On November 7, 2000, 54% of Colorado voters approved Amendment 20, which amended the State Constitution to allow the use of marijuana in the state for approved patients with written medical consent. Under this law, patients may possess up to 2 ounces (57 g) of medical marijuana and may cultivate no more than six marijuana plants (no more than three of these mature flowering plants at a time). Patients who are caught with more than this in their possession may argue "affirmative defense of medical necessity" but are not protected under state law with the rights of those who stay within the guidelines set forth by the state. Furthermore, doctors, when making a patient recommendation to the state can recommend the rights to possess additional medicine and grow additional plants, because of the patient's specific medical needs. Conditions recognized for medical marijuana in Colorado include: cachexia; cancer; chronic pain; chronic nervous system disorders; epilepsy and other disorders characterized by seizures; glaucoma; HIV or AIDS; multiple sclerosis and other disorders characterized by muscle spasticity; and nausea. Additionally, patients may not use medical marijuana in public places or in any place where they are in plain view, or in any manner which may endanger others (this includes operating a vehicle or machinery after medicating). Colorado medical marijuana patients cannot fill prescriptions at a pharmacy because under federal law, marijuana is classified as a schedule I drug. Instead, patients may get medicine from a recognized caregiver or a non-state-affiliated club or organization, usually called a dispensary.

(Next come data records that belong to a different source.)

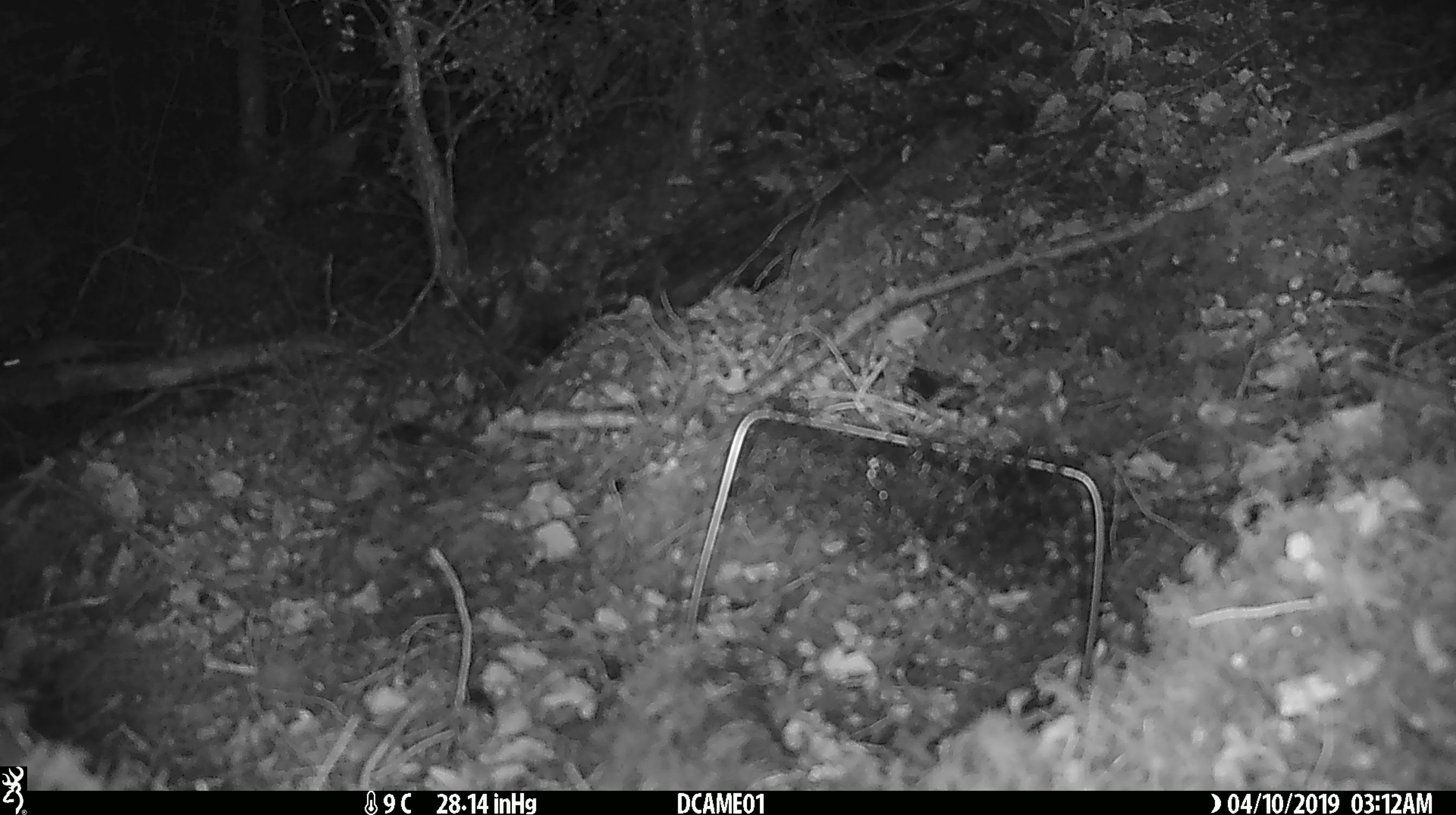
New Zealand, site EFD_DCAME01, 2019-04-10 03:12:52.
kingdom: Animalia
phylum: Chordata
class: Mammalia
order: Rodentia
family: Muridae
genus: Mus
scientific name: Mus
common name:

Dispensaries in Colorado offer a range of marijuana strains with different qualities, as well as various "edibles" or food products that contain marijuana extracts. Certain dispensaries also offer patients seeds and "clones" for those who want to grow their own medicine.
In April 2013, the Colorado Court of Appeals held in Coats v. Dish Network that since marijuana remains against federal law, employers can use that standard rather than state law as a rationale for banning off-the-job worker use, and are not bound by Colorado's Lawful Activities Statute:
The primary question before us is whether federally prohibited but state-licensed medical marijuana use is "lawful activity" under section 24-34-402.5, C.R.S. 2012, Colorado's Lawful Activities Statute. If it is, employers in Colorado would be effectively prohibited from discharging an employee for off-the-job use of medical marijuana, regardless of the fact that such use was in violation of federal law.